Invoke for functor methods

A minimal example demonstrating the use of invoke() might look something like the following.

julia> abstract type A end
       struct B <: A end
       f(a::A) = "hello world from $a"
       f(b::B) = invoke(f, Tuple{A}, b)
       f(B())
"hello world from B()"

Now imagine that rather than having a function f(), I want to use values of type A and B as functors instead. In this case, is there an analogous way to dispatch to the A functor?

(a::A)() = "hello world from $a"
(b::B)() = invoke( #= ??? =# , Tuple{A}, b)
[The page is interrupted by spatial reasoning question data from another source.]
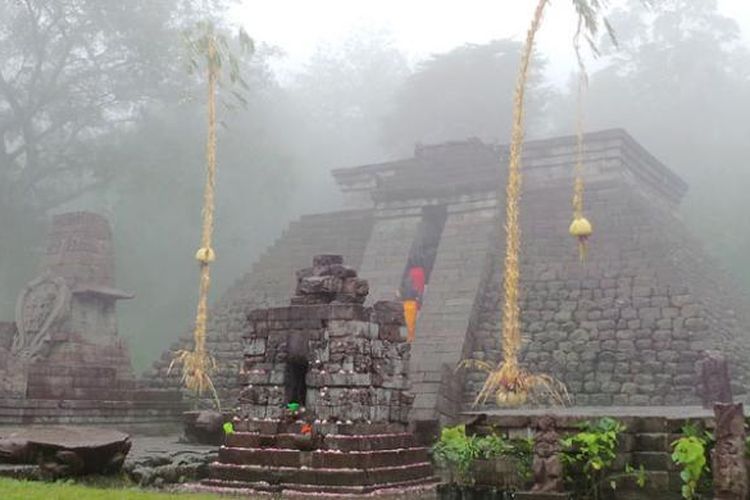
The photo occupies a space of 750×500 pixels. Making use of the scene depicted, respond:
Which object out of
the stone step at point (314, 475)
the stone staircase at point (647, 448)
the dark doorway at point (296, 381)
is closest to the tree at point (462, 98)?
the dark doorway at point (296, 381)

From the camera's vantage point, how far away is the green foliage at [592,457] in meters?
6.65

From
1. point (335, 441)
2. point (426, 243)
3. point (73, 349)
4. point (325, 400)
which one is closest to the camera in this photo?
point (335, 441)

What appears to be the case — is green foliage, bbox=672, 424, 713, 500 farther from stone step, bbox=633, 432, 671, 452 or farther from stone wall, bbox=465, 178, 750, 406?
stone wall, bbox=465, 178, 750, 406

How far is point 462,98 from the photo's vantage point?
35.7 m

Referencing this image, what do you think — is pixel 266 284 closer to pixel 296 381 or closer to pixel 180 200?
pixel 180 200

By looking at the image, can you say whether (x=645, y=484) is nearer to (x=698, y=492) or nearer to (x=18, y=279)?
(x=698, y=492)

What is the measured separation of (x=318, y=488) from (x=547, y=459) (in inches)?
111

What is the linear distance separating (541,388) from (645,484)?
8783mm

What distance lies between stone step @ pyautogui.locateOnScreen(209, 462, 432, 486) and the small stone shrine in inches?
0.4

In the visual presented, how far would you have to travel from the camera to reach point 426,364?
623 inches

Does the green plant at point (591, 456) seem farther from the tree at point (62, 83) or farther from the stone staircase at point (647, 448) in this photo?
the tree at point (62, 83)

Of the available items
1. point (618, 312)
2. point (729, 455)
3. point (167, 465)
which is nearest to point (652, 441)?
point (729, 455)

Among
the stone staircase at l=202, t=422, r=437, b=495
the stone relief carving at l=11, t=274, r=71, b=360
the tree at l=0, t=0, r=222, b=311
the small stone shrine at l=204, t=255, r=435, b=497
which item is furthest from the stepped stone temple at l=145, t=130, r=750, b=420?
the tree at l=0, t=0, r=222, b=311

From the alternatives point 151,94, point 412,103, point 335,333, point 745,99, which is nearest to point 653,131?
point 745,99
This question is driven mainly by curiosity. In my actual code, I currently just dispatch to the above helper function f().

(a::A)() = f(a)

AFAICT this works fine, I’m just curious whether there would be a way to get rid of the additional helper function.

2 Likes

Not directly. The fundamental issue here is that method signatures vary over the types of the callable and the positional arguments, but invoke only allows us to specify the positional arguments. In this case, invoke(b,...) cannot specify a b() call to use the (a::A)() method. Shifting the implementation to arguments of a const-named helper function and forwarding all functor calls to it is as good as it gets for invoke.

In the grander scheme, there are many functions that seem designed for the vast majority of named functions yet could reasonably be extended to other callables. This is a bit of a double whammy because invoke is also rarely used outside of reflection; deleting the b::B method with invoke from your minimal example would let B()() “invoke” the (a::A)() method, for instance.